Qualche decennio dopo Cortina, Moravia è citato nelle lettere scritte da Suso Cecchi d’Amico al marito, Fedele d’Amico, ricoverato con la tubercolosi nel sanatorio di Arosa, in Svizzera. Fedele rimane tra i monti più di un anno, lei gli scrive ogni giorno. Il carteggio è raccolto nel libro curato dai figli Silvia e Masolino d’Amico, Suso a Lele. Lettere (dicembre 1945-marzo 1947) (Bompiani). Suso collaborerà a una serie di capolavori, I soliti ignoti, Miracolo a Milano, Il Gattopardo, Senso. Nelle lettere traboccanti affetto, nostalgia e attesa
– «Mi hanno detto che Arosa è dalla parte opposta della Svizzera. Io non ho voluto guardare la carta. Mi piace immaginarti più vicino amore caro» – rivolge al marito le domande classiche, con chi è in camera, se il posto è bello, se dorme, quanto dovrà restare: «Vorrei come ti ho detto che tu cercassi di farti un’idea di quanto (grossissimo modo) durerà il tuo soggiorno questo non per metterti fretta amore ma già che abbiamo fatto questo sacrificio di lontananza facciamolo in modo che non si abbia a replicare». Come avviene per Hans Castorp, Moravia e Bernhard, più i mesi passano, più la solitudine si fa dura, «se proprio potessi fare quel che mi sembra perfetto vorrei venire a rapirti».

Come il sanatorio, anche la casa di cura è un guscio. Due timori contrari lottano nello spirito negli ospiti. La paura che i tempi si allunghino e il timore di tornare a casa. La parola dimissioni è la più ambita e la più spaventosa. Esiste infatti la segreta seduzione dell’inerzia, il richiamo del letargo, la sindrome di Hans Castorp imbrigliato nel sanatorio: «E lei è sempre stato qui?», gli chiede la donna affascinante tornata dopo un periodo di lontananza. «Sì. In attesa». «Di che cosa?». «Di te».
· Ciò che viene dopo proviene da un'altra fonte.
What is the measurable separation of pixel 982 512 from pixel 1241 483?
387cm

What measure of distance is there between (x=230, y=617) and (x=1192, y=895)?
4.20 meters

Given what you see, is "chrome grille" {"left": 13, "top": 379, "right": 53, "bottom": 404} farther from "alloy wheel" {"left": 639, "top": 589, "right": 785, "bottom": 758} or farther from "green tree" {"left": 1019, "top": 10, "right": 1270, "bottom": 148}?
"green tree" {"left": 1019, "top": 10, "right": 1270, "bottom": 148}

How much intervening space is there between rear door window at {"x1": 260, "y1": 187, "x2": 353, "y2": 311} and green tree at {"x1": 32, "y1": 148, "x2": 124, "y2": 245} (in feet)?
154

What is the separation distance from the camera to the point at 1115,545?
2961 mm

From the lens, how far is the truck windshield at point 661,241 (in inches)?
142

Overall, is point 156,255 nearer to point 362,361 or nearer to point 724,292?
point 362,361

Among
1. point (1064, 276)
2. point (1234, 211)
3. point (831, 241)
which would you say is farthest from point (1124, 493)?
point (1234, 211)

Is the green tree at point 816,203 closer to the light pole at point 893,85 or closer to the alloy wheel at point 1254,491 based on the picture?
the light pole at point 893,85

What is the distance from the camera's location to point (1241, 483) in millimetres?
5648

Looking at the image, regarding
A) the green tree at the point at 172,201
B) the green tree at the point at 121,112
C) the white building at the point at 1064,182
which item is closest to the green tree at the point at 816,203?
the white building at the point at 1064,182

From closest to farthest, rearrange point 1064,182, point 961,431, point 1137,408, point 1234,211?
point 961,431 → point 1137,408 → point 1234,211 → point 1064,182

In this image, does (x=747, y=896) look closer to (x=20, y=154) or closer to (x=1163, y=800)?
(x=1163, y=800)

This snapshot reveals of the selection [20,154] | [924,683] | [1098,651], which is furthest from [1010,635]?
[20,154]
Le speranze condivise, la sofferenza e la fragilità tessono legami tra i pazienti. Il clima di confessioni, intimità e solidarietà rende evidente che i malati formano un unico corpo. Nel pomeriggio di Arco ci si riunisce al piano -1 per il corso Tecniche di rilassamento. Nella penombra, stesi in circolo su comodissime sdraio di plastica compaiono finalmente le coperte di lana: ecco il momento Montagna incantata. La dottoressa conduce l’incantesimo e qualcuno si addormenta. Al termine, legge email spedite da chi ci ha preceduti, con gratitudine per le cure ricevute.

Il traghetto, sul quale non ci saremmo mai immaginati di salire, non approda da nessuna parte. Eppure, arriva per tutti il momento di scendere. L’annuncio si irradia su tutta la comunità. Le lancette tornano alla loro velocità, i battiti riprenderanno il loro ritmo. Scrive Suso a Lele: «È che a volte stupidamente mi viene il panico che tu non arrivi. E allora vorrei saltare i giorni che ci dividono solo per essere sicura che arrivi e che il quartetto si può ricomporre al completo. Finché non ci vedo tutti e quattro insieme non sto tranquilla».

Francesco Longo (Roma, 1978), scrittore e giornalista. I suoi ultimi libri sono «Molto mossi gli altri mari» (Bollati Boringhieri, 2019) e «Il cuore dentro alle scarpe» (66thand2nd, 2022).